◆ The exercise: Reproduce every line of the material below word for word, changing and adding nothing.

◆ Task data:

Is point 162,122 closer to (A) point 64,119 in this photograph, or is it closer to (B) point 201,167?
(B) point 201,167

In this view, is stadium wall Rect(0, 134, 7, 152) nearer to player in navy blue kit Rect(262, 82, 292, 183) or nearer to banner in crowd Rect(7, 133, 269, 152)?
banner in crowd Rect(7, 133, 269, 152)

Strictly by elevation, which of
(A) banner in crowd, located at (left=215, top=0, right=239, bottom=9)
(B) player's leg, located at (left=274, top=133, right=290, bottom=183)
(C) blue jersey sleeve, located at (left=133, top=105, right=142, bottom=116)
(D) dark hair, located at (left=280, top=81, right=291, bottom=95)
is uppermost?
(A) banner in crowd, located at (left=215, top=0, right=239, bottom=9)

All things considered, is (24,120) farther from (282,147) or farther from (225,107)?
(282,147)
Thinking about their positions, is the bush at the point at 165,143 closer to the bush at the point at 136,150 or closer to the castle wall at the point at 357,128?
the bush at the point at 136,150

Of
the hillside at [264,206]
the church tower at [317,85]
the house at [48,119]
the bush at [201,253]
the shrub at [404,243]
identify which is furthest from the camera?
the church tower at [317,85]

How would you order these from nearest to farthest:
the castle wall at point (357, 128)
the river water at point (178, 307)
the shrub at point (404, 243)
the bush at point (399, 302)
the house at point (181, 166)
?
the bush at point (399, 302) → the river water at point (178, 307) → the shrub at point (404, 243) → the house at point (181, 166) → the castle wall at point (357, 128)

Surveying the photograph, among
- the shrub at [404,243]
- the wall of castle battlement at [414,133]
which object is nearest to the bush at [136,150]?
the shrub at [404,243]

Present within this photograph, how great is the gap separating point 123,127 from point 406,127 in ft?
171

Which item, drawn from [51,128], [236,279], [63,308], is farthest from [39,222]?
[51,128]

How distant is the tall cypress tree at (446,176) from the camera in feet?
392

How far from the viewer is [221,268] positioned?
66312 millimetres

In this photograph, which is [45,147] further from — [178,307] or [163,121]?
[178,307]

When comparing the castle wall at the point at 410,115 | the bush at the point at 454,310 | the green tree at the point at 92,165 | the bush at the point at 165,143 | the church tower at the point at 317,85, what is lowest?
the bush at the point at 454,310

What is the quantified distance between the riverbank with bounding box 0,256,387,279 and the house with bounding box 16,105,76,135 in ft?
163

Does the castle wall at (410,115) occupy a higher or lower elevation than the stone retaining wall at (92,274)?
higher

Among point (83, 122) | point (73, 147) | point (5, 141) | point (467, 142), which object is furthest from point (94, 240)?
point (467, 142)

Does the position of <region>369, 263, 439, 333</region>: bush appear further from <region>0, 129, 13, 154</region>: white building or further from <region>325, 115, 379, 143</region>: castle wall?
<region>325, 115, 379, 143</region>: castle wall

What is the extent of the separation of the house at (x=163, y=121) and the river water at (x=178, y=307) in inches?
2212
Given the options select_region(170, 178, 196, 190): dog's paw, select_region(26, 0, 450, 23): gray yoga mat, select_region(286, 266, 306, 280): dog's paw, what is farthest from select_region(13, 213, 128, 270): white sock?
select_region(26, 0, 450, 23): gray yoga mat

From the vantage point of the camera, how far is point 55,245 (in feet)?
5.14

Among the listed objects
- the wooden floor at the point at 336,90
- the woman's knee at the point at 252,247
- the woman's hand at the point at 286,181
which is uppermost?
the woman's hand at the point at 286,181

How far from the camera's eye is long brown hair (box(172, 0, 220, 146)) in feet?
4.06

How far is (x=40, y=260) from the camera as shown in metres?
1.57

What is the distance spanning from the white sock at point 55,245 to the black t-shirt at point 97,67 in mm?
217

◆ Output below:
Is point 162,122 closer to (A) point 64,119 in this photograph, or is it closer to (B) point 201,167?
(B) point 201,167

In this view, is stadium wall Rect(0, 134, 7, 152) nearer to player in navy blue kit Rect(262, 82, 292, 183) or nearer to banner in crowd Rect(7, 133, 269, 152)?
banner in crowd Rect(7, 133, 269, 152)

Strictly by elevation, which of
(A) banner in crowd, located at (left=215, top=0, right=239, bottom=9)
(B) player's leg, located at (left=274, top=133, right=290, bottom=183)
(C) blue jersey sleeve, located at (left=133, top=105, right=142, bottom=116)
(D) dark hair, located at (left=280, top=81, right=291, bottom=95)
is uppermost?
(A) banner in crowd, located at (left=215, top=0, right=239, bottom=9)

All things considered, is (24,120) farther from (282,147) or farther from (225,107)?
(282,147)
Thinking about their positions, is the bush at the point at 165,143 closer to the bush at the point at 136,150 or closer to the castle wall at the point at 357,128?
the bush at the point at 136,150

Of
the hillside at [264,206]
the church tower at [317,85]
the house at [48,119]
the bush at [201,253]
the shrub at [404,243]
identify which is furthest from the camera?
the church tower at [317,85]

How would you order these from nearest to farthest:
the castle wall at point (357, 128)
the river water at point (178, 307)
the shrub at point (404, 243)
the bush at point (399, 302)
the house at point (181, 166)
?
the bush at point (399, 302) → the river water at point (178, 307) → the shrub at point (404, 243) → the house at point (181, 166) → the castle wall at point (357, 128)

Surveying the photograph, among
- the shrub at [404,243]
- the wall of castle battlement at [414,133]
which object is nearest to the bush at [136,150]?
the shrub at [404,243]

Present within this photograph, how great is the gap separating point 123,127 from point 406,127 in ft?
171

Which item, drawn from [51,128], [236,279], [63,308], is farthest from [39,222]?
[51,128]

How distant is the tall cypress tree at (446,176) from the camera in feet?
392

How far from the viewer is [221,268] positioned?
66312 millimetres

In this photograph, which is [45,147] further from — [178,307] or [163,121]?
[178,307]

When comparing the castle wall at the point at 410,115 | the bush at the point at 454,310 | the green tree at the point at 92,165 | the bush at the point at 165,143 | the church tower at the point at 317,85, what is lowest?
the bush at the point at 454,310

What is the quantified distance between the riverbank with bounding box 0,256,387,279 and the house with bounding box 16,105,76,135 in ft?
163

Does the castle wall at (410,115) occupy a higher or lower elevation than the stone retaining wall at (92,274)?
higher

Among point (83, 122) | point (73, 147) | point (5, 141) | point (467, 142), which object is furthest from point (94, 240)?
point (467, 142)

Does the position of <region>369, 263, 439, 333</region>: bush appear further from <region>0, 129, 13, 154</region>: white building or further from <region>325, 115, 379, 143</region>: castle wall?
<region>325, 115, 379, 143</region>: castle wall

What is the extent of the separation of the house at (x=163, y=121) and the river water at (x=178, y=307) in inches?
2212
Given the options select_region(170, 178, 196, 190): dog's paw, select_region(26, 0, 450, 23): gray yoga mat, select_region(286, 266, 306, 280): dog's paw, what is farthest from select_region(13, 213, 128, 270): white sock?
select_region(26, 0, 450, 23): gray yoga mat

From the vantage point of the camera, how far is point 55,245 (in feet)?
5.14

Among the listed objects
- the wooden floor at the point at 336,90
- the woman's knee at the point at 252,247
- the woman's hand at the point at 286,181
which is uppermost?
the woman's hand at the point at 286,181

How far from the camera's eye is long brown hair (box(172, 0, 220, 146)) in feet?
4.06

How far is (x=40, y=260) from the camera as shown in metres?
1.57

What is the distance spanning from the white sock at point 55,245 to the black t-shirt at point 97,67 in mm?
217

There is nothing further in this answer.